TASK DESCRIPTION: Reproduce the lines below, from the line containing "How much distance" through the end of the entries, without changing anything.

[BEGIN RECORDS FOR THIS EXERCISE]

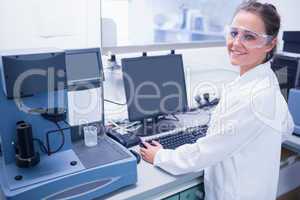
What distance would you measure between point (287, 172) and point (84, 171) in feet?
6.26

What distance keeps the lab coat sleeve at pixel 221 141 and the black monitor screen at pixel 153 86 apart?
0.44 m

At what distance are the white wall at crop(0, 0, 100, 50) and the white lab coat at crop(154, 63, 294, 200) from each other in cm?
84

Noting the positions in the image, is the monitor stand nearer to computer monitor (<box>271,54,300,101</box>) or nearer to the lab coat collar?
the lab coat collar

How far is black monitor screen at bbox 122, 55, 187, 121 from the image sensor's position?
1.61m

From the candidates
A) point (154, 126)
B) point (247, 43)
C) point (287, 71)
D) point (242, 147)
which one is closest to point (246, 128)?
point (242, 147)

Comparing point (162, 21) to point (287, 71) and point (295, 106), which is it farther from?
point (295, 106)

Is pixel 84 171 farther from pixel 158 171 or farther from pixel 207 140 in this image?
pixel 207 140

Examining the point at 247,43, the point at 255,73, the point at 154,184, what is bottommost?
the point at 154,184

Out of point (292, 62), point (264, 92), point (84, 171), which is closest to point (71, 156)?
point (84, 171)

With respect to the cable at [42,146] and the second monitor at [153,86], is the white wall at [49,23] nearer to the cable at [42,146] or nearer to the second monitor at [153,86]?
the second monitor at [153,86]

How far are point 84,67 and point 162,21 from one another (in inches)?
42.6

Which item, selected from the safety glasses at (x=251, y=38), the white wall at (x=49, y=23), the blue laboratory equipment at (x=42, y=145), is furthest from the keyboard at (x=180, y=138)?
the white wall at (x=49, y=23)

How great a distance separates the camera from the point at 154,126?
5.56 feet

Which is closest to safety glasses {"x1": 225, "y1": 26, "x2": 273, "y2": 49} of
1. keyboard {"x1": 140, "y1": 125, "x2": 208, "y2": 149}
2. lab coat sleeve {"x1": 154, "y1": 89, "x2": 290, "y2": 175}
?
lab coat sleeve {"x1": 154, "y1": 89, "x2": 290, "y2": 175}
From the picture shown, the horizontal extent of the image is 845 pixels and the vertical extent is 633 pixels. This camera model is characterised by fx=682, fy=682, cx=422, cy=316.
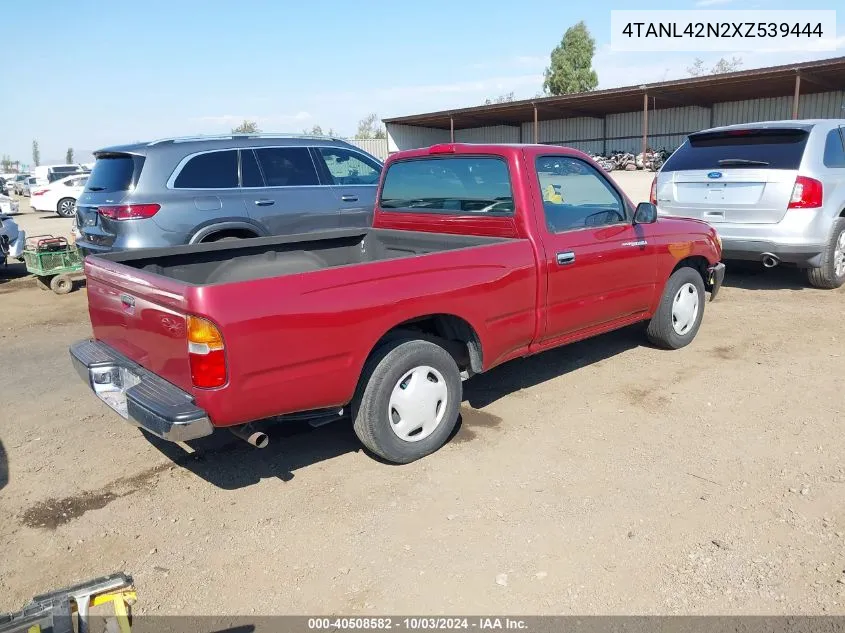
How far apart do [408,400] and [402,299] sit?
0.60 m

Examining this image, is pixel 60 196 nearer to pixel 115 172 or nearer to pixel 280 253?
pixel 115 172

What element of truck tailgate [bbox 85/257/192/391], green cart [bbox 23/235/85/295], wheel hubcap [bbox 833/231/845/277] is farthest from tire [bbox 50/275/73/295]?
wheel hubcap [bbox 833/231/845/277]

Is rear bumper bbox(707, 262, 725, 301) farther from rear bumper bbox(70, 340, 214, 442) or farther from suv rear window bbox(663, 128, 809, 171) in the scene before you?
rear bumper bbox(70, 340, 214, 442)

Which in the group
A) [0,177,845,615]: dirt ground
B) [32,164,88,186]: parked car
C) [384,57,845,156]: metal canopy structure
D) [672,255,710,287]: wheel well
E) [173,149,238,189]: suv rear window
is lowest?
[0,177,845,615]: dirt ground

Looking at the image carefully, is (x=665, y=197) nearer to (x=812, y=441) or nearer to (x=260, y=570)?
(x=812, y=441)

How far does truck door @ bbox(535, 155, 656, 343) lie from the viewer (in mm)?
4477

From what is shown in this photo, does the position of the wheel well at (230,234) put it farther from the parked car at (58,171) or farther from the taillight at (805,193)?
the parked car at (58,171)

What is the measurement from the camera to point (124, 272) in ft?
11.7

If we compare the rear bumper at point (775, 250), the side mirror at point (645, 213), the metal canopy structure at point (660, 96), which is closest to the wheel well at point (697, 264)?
the side mirror at point (645, 213)

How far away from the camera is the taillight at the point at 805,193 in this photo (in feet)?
23.0

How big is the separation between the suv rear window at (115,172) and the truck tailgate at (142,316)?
317cm

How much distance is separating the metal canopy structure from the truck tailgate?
69.2ft

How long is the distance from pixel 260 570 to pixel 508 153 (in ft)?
9.57

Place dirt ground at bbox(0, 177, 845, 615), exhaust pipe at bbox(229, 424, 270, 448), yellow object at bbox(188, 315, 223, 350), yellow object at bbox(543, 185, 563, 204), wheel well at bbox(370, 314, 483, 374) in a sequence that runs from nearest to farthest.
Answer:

[END RECORDS FOR THIS EXERCISE]

ANSWER TO THE EXERCISE:
How much distance is separating the metal canopy structure from the truck tailgate?
69.2ft

How long is the distance from pixel 260 570 to pixel 508 153 (in ft)?
9.57

Place dirt ground at bbox(0, 177, 845, 615), exhaust pipe at bbox(229, 424, 270, 448), yellow object at bbox(188, 315, 223, 350), yellow object at bbox(543, 185, 563, 204), wheel well at bbox(370, 314, 483, 374) in a sequence that runs from nearest to farthest.
Answer:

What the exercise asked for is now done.